# Geometric Vectors

1. Feb 17, 2008

### Macleef

[SOLVED] Geometric Vectors

1. The problem statement, all variables and given/known data

Find the magnitude and the direction (to the nearest degree) of the resultant of each of the following systems of forces.

a. forces of 3 N and 8 N acting at an angle of 60º to each other - use geometric vectors to solve this problem

Answer: 9.8 N, 15º to 8N

2. Relevant equations

The cosine and sine laws.

r = a^2 + b^2 - 2(a)(b)cosr

sinθ/a = sinθ/b = sinθ/r

3. The attempt at a solution

I tried using the sine law first, but I can't retrieve the angle to find the right resultant using the cosine law.

Last edited: Feb 18, 2008
2. Feb 17, 2008

### awvvu

I'd break the 3N and 8N forces into their x and y components and add them, unless that doesn't count as "geometric vectors"

3. Feb 17, 2008

### Macleef

You're describing algebraic vectors. . .Even if I do it this way, I don't know how to get the angle to substitute in the formula:

(a, b) = (#cosθ, #sinθ)

4. Feb 17, 2008

### awvvu

Well, choose an easy angle for one of them, like 0 deg for the 3N force, then the 8N force must be at 60 deg.

Or, if you want to find theta in your diagram, just use law of sines.
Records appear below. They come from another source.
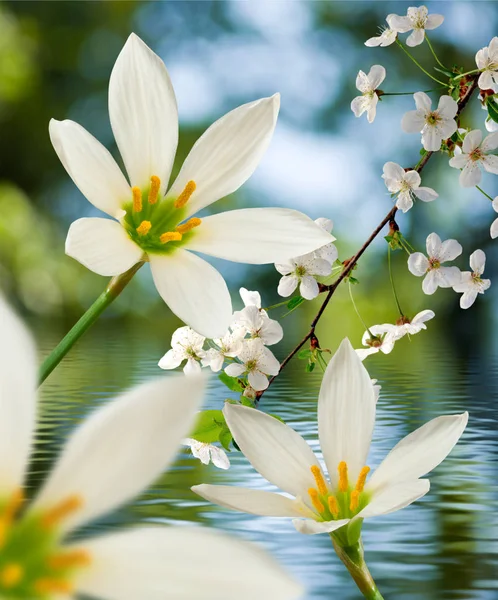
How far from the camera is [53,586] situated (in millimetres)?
102

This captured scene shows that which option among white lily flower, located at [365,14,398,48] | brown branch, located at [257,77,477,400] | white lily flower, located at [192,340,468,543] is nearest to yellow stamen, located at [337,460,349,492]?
white lily flower, located at [192,340,468,543]

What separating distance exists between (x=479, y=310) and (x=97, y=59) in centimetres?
177

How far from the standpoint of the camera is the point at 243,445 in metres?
0.16

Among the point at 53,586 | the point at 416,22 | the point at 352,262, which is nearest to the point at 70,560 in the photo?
the point at 53,586

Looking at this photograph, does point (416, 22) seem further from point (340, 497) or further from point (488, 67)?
point (340, 497)

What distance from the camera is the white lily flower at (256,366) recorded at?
30cm

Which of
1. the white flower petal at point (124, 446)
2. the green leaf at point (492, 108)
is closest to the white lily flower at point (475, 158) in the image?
the green leaf at point (492, 108)

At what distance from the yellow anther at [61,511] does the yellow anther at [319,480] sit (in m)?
0.07

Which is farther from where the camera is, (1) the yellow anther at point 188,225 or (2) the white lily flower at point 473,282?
(2) the white lily flower at point 473,282

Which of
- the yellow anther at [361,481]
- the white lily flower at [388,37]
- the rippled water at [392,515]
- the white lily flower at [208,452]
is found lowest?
the rippled water at [392,515]

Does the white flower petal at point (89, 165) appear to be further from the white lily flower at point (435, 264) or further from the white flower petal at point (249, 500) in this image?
the white lily flower at point (435, 264)

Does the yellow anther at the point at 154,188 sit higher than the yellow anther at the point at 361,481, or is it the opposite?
the yellow anther at the point at 154,188

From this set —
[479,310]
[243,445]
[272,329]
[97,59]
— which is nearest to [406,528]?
[272,329]

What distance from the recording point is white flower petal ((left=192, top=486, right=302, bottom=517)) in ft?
0.49
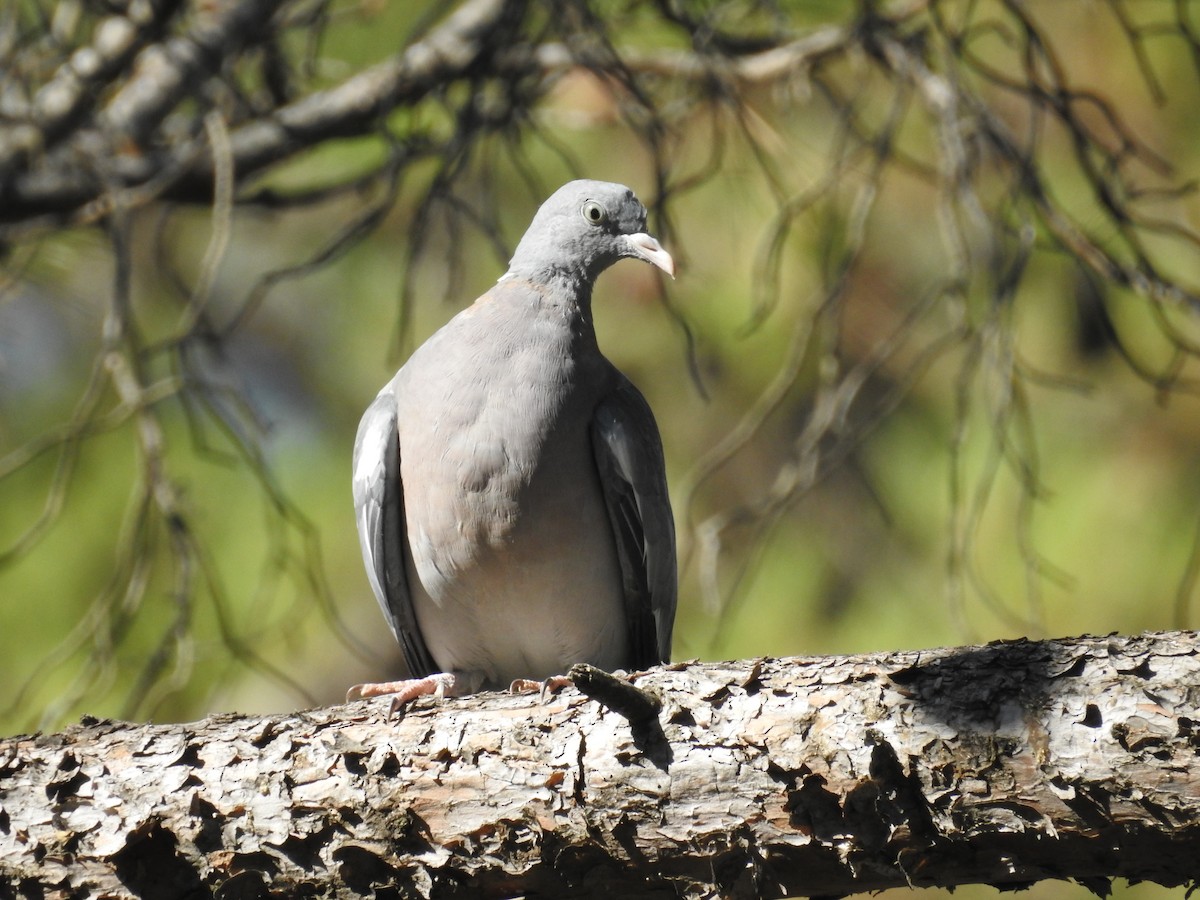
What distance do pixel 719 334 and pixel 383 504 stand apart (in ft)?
5.73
$$\frac{\sin(\theta)}{8} = \frac{\sin(60 \deg)}{3}$$

Last edited: Feb 17, 2008
5. Feb 17, 2008

### Macleef

What? I don't get it what you mean?

6. Feb 17, 2008

### awvvu

Unless I'm misunderstanding something, if the two vectors are 60 deg from each other, one possible angle for them are 0 and 60 degrees. Or 10 and 70 degrees. Or whatever you want.

There must be something more to this problem because the resulting vector could be in any direction, not just 15 deg.

7. Feb 17, 2008

### Macleef

I tried doing sine law, but I keep getting error.
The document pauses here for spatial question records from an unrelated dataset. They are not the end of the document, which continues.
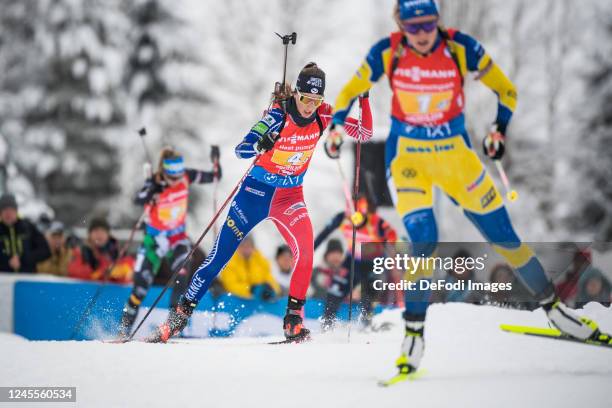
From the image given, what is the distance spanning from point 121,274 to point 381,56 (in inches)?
231

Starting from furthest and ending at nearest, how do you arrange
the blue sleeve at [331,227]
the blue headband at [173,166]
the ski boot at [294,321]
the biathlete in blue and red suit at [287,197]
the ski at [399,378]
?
the blue sleeve at [331,227] < the blue headband at [173,166] < the ski boot at [294,321] < the biathlete in blue and red suit at [287,197] < the ski at [399,378]

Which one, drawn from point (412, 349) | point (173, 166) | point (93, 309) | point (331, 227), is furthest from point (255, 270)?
point (412, 349)

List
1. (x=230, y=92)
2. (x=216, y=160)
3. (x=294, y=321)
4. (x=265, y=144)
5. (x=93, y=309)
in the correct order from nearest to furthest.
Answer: (x=265, y=144)
(x=294, y=321)
(x=216, y=160)
(x=93, y=309)
(x=230, y=92)

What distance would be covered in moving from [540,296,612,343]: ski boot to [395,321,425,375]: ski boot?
2.57 ft

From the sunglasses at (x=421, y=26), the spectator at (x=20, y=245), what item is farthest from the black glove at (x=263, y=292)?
the sunglasses at (x=421, y=26)

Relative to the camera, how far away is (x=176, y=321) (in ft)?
19.7

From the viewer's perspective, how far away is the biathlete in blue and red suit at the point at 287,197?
5.59 metres

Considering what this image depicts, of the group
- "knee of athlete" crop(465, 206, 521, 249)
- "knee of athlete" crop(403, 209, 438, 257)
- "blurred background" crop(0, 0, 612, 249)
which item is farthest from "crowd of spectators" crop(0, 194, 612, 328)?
"blurred background" crop(0, 0, 612, 249)

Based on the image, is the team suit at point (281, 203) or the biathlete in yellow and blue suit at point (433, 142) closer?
the biathlete in yellow and blue suit at point (433, 142)

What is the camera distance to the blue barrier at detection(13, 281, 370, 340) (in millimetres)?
7164

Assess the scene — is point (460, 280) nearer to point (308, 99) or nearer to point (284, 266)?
point (308, 99)

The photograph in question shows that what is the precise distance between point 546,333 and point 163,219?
404cm

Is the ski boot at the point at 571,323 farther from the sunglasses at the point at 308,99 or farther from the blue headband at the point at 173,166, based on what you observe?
the blue headband at the point at 173,166

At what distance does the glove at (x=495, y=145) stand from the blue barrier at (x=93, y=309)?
8.05 ft
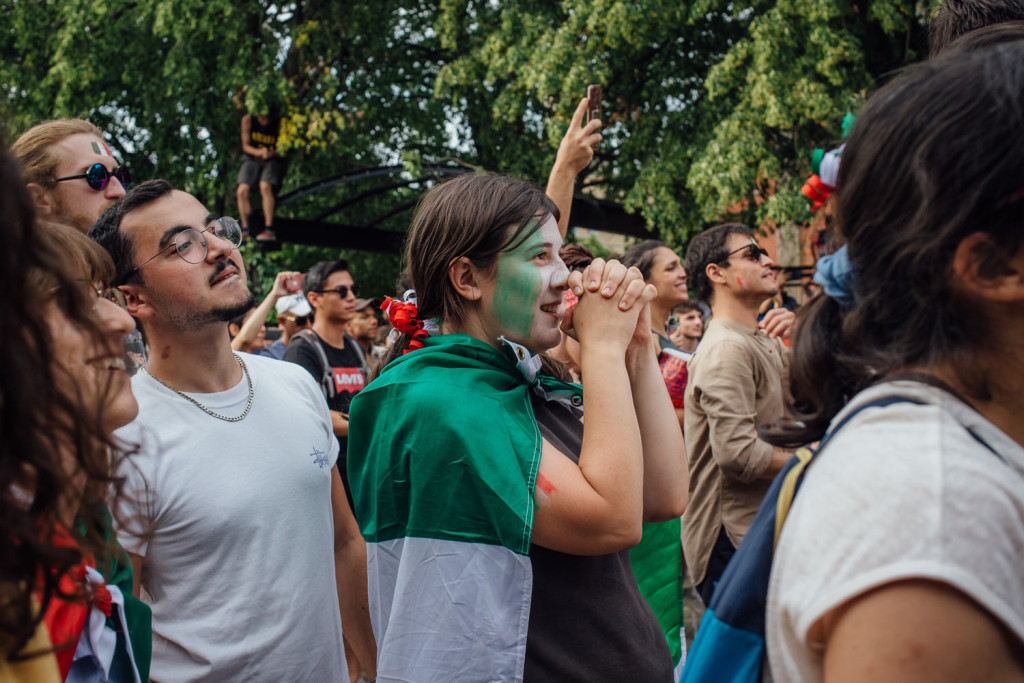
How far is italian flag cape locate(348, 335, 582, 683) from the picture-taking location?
5.40 ft

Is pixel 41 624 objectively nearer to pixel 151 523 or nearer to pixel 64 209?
pixel 151 523

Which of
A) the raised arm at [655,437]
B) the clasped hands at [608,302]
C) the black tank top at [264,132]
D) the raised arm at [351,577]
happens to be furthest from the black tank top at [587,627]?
the black tank top at [264,132]

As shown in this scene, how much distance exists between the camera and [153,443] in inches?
83.1

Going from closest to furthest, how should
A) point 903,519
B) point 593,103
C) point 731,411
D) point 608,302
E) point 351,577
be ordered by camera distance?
point 903,519 < point 608,302 < point 351,577 < point 593,103 < point 731,411

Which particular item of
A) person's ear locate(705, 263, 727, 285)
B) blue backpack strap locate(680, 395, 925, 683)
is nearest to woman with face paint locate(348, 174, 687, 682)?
blue backpack strap locate(680, 395, 925, 683)

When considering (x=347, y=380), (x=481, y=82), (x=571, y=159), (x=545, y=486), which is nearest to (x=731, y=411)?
(x=571, y=159)

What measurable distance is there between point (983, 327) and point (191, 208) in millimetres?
2179

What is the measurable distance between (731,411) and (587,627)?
79.5 inches

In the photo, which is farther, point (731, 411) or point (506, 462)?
point (731, 411)

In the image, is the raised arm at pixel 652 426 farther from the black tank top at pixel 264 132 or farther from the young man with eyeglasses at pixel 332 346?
the black tank top at pixel 264 132

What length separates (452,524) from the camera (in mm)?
1684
And the angles you've provided don't give the right resultant.

The only angles that do give me approximately 9.8 N are 118, 119 and 120 degrees.

But, I want to know how to solve this problem without looking at the answers because my test is coming up soon and I don't have anything to refer to. . .

8. Feb 17, 2008

### awvvu

Oh, that's because 8/3 sin(60deg) = 2.3... which shouldn't happen. There's something wrong with your diagram.
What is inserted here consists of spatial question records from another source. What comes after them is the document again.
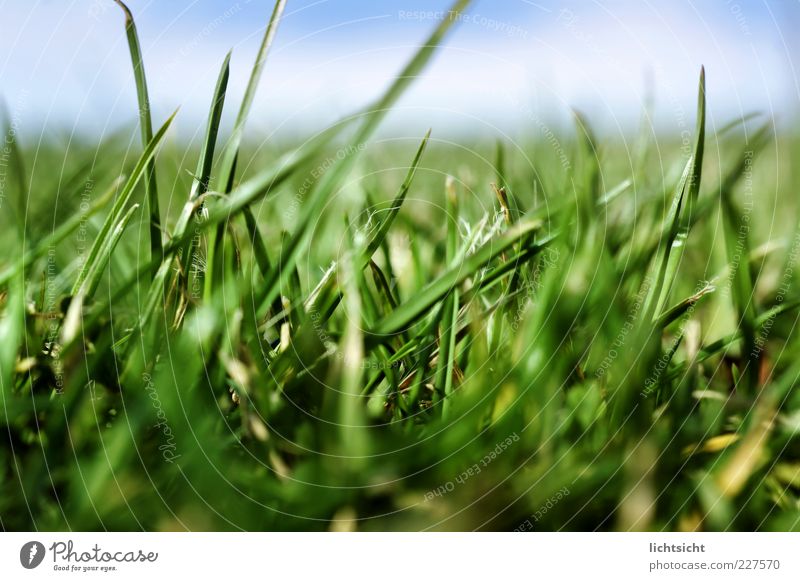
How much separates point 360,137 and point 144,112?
153 millimetres

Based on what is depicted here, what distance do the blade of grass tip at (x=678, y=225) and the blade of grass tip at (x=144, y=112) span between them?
12.6 inches

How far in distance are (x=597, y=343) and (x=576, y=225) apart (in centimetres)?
11

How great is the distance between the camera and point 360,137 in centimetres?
40

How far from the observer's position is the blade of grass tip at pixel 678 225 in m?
0.41

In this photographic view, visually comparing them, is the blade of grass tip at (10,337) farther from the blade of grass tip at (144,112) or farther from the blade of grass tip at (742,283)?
the blade of grass tip at (742,283)

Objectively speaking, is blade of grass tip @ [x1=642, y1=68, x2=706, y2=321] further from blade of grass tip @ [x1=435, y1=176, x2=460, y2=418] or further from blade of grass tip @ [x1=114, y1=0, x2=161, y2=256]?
blade of grass tip @ [x1=114, y1=0, x2=161, y2=256]

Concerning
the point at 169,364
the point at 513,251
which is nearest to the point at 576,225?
the point at 513,251

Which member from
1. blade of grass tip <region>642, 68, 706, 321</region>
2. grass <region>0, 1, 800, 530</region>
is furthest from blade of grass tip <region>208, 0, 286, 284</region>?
blade of grass tip <region>642, 68, 706, 321</region>

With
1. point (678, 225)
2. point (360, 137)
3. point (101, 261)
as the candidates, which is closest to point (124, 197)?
point (101, 261)

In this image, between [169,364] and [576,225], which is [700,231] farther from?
[169,364]

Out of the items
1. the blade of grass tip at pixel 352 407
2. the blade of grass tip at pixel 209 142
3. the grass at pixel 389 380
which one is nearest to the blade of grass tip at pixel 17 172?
the grass at pixel 389 380

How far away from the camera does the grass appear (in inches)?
12.6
The 60 degree angle is opposite the 3 side, while theta is opposite 8, which isn't possible.

There's something more to this problem because saying the two vectors are 60 degrees apart is not enough to get that answer.

9. Feb 17, 2008

### Macleef

Then how would you graph the problem? I don't understand the wording. . .

Last edited: Feb 17, 2008
10. Feb 17, 2008

### HallsofIvy

Staff Emeritus
You say the problem is: "a. forces of 3 N and 8 N acting at an angle of 60º to each other - use geometric vectors to solve this problem"

But in your figure you have the 8 N force 60 degrees from the resultant.

If the two forces are 60 degrees apart, then the top of your triangle (where "head" of 8 N force meets "tail" of 3 N force) is 180- 60= 120 degrees.